Selected text:

-.-.-

But now comes the news that all of Dozois' anthologies will be e-available this October through the usual vendors. Rumor has the price tag set somewhere between $7.99 and $9.99. Suddenly, unlocking the entire achievement seems possible for less than $300.

Should I give in? Or hold out hope that the e-copies will make the print books somewhat more acquirable?

Regardless, look for a few million words of quality SF hitting e-stores this fall.

Jun 29, 2012

Red (,White, and Blue) Country

A bit of fortunate news for American fans of Joe Abercrombie (and his little known writing partner Jim Fitch). Orbit's new US manager Dan "Sandy" Glokta has improved the performane of the publishing team so much that the US release of Abercrombie's latest, RED COUNTRY, has been moved up to October 23rd from its originally scheduled November 20th date.

That means that US fans will only need to avoid online spoilers for less than a week (5 days to be exact) after their British counterparts race through what is sure to be one of the year's best fantasy titles.

-.-.-

Data excerpt:

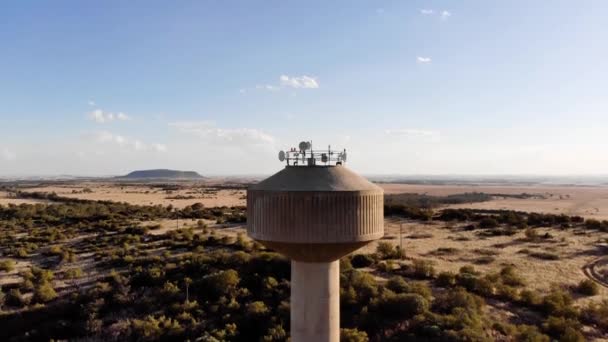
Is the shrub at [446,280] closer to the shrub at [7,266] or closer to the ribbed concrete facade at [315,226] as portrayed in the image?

-.-.-

Work to be completed: Reproduce the book news post above in full, word for word.

Output of the task:
But now comes the news that all of Dozois' anthologies will be e-available this October through the usual vendors. Rumor has the price tag set somewhere between $7.99 and $9.99. Suddenly, unlocking the entire achievement seems possible for less than $300.

Should I give in? Or hold out hope that the e-copies will make the print books somewhat more acquirable?

Regardless, look for a few million words of quality SF hitting e-stores this fall.

Jun 29, 2012

Red (,White, and Blue) Country

A bit of fortunate news for American fans of Joe Abercrombie (and his little known writing partner Jim Fitch). Orbit's new US manager Dan "Sandy" Glokta has improved the performane of the publishing team so much that the US release of Abercrombie's latest, RED COUNTRY, has been moved up to October 23rd from its originally scheduled November 20th date.

That means that US fans will only need to avoid online spoilers for less than a week (5 days to be exact) after their British counterparts race through what is sure to be one of the year's best fantasy titles.